Quem está em uma encruzilhada é o presidente Jair Bolsonaro. Será a sua caneta bic que assinará a sentença de morte do estado que foi seu berço eleitoral, dos seus filhos e para onde deverá retornar. Depositar o futuro do Rio nas mãos de Gilmar Mendes ou de outro ministro do STF vai preservar o currículo da equipe econômica envolvida, mas trará um dolo eleitoral muito alto para o presidente, que, até agora, tenta a sua reeleição.

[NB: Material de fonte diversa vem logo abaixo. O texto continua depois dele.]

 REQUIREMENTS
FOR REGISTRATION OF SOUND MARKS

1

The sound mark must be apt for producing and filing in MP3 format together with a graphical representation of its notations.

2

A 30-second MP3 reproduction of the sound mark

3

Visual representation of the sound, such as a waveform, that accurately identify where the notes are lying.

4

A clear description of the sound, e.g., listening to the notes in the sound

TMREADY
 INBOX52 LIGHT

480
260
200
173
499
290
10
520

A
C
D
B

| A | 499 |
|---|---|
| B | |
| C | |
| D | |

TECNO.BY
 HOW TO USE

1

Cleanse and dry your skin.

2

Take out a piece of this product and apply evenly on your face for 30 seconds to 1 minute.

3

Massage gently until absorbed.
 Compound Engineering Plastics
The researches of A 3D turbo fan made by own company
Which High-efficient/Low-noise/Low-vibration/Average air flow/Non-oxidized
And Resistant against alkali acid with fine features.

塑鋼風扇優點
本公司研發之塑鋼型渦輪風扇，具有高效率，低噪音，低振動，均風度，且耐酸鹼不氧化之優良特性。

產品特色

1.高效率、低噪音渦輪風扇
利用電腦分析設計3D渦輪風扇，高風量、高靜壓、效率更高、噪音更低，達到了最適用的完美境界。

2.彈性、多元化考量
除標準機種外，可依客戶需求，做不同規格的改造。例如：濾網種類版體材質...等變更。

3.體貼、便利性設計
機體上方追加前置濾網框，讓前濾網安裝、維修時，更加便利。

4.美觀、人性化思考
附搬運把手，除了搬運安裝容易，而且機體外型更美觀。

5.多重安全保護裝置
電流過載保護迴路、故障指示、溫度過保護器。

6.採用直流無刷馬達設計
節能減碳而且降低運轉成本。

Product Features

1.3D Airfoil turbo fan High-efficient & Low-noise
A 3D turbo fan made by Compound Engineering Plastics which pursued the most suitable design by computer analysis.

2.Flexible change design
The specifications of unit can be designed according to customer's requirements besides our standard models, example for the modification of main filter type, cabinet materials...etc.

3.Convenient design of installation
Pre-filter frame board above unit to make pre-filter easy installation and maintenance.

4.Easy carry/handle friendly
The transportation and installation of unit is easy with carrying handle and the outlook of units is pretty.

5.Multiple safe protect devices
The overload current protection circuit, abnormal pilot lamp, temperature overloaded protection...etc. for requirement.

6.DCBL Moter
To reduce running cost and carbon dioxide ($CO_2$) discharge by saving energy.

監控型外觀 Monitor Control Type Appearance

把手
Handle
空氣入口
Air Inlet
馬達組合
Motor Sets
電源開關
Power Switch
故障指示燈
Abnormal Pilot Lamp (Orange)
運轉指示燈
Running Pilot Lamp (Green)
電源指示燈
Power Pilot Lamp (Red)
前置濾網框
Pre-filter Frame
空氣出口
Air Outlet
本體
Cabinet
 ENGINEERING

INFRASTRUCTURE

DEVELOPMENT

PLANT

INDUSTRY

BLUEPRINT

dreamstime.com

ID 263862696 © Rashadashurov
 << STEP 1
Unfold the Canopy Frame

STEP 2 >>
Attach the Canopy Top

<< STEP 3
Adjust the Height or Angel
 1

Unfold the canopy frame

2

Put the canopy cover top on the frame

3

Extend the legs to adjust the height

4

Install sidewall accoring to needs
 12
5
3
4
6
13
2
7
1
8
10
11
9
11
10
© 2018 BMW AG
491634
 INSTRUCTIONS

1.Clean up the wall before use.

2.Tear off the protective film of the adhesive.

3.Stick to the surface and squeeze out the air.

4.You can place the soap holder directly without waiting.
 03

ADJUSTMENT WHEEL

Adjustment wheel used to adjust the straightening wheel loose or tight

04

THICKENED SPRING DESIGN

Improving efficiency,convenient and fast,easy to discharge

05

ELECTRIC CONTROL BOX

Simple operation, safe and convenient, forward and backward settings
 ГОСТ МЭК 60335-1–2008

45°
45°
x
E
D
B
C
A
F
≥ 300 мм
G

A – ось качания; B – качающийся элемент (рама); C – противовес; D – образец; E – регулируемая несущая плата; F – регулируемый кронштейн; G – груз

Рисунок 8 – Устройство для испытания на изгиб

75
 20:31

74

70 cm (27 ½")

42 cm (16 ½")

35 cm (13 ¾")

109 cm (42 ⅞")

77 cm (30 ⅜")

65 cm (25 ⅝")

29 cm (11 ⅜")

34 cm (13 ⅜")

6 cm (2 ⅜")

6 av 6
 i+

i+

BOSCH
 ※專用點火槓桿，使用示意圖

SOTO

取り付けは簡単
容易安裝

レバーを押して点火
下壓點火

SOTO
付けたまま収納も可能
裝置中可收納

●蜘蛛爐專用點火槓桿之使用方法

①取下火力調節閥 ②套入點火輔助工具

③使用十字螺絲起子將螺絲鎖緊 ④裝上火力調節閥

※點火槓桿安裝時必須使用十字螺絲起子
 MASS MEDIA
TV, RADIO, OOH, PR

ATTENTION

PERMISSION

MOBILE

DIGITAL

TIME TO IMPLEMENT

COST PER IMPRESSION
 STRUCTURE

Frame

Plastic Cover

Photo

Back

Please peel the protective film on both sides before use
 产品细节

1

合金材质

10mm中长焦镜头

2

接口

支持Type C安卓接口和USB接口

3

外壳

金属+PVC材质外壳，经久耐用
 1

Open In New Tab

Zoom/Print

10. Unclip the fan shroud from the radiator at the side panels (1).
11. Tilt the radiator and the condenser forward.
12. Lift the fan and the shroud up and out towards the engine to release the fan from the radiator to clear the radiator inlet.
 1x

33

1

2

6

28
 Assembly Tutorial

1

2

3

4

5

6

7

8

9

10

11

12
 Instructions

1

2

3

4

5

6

Na próxima quarta, 19, haverá em Brasília uma decisão final sobre este impasse. O juiz soberano será o Presidente da República. A equipe do Rio possui argumentos sustentáveis e que diferem da interpretação ortodoxa da equipe de Paulo Guedes. Nosso Kaizer da economia se sente confortável com a sua lógica e com o pensamento da sua equipe. Quem está em uma fila de supermercado, ou em um posto de gasolina para abastecer, pensa bem diferente. A história seria outra se, no meio deste mandato, não tivesse tido uma pandemia que fizesse o trem descarrilar e estraçalhar todos os manuais de um estado que encolhia. O estado teve de crescer para o Brasil não quebrar, e a pandemia ainda não acabou. O compromisso de Guedes é com a história, porém, o compromisso do eleitor é com a comida para os seus filhos. O caso do Rio pode ser o agente dessa ruptura. Afinal, é preciso confiar em quem apoia o Presidente, como é o caso do governador do Rio, que trabalha para a reeleição dos dois.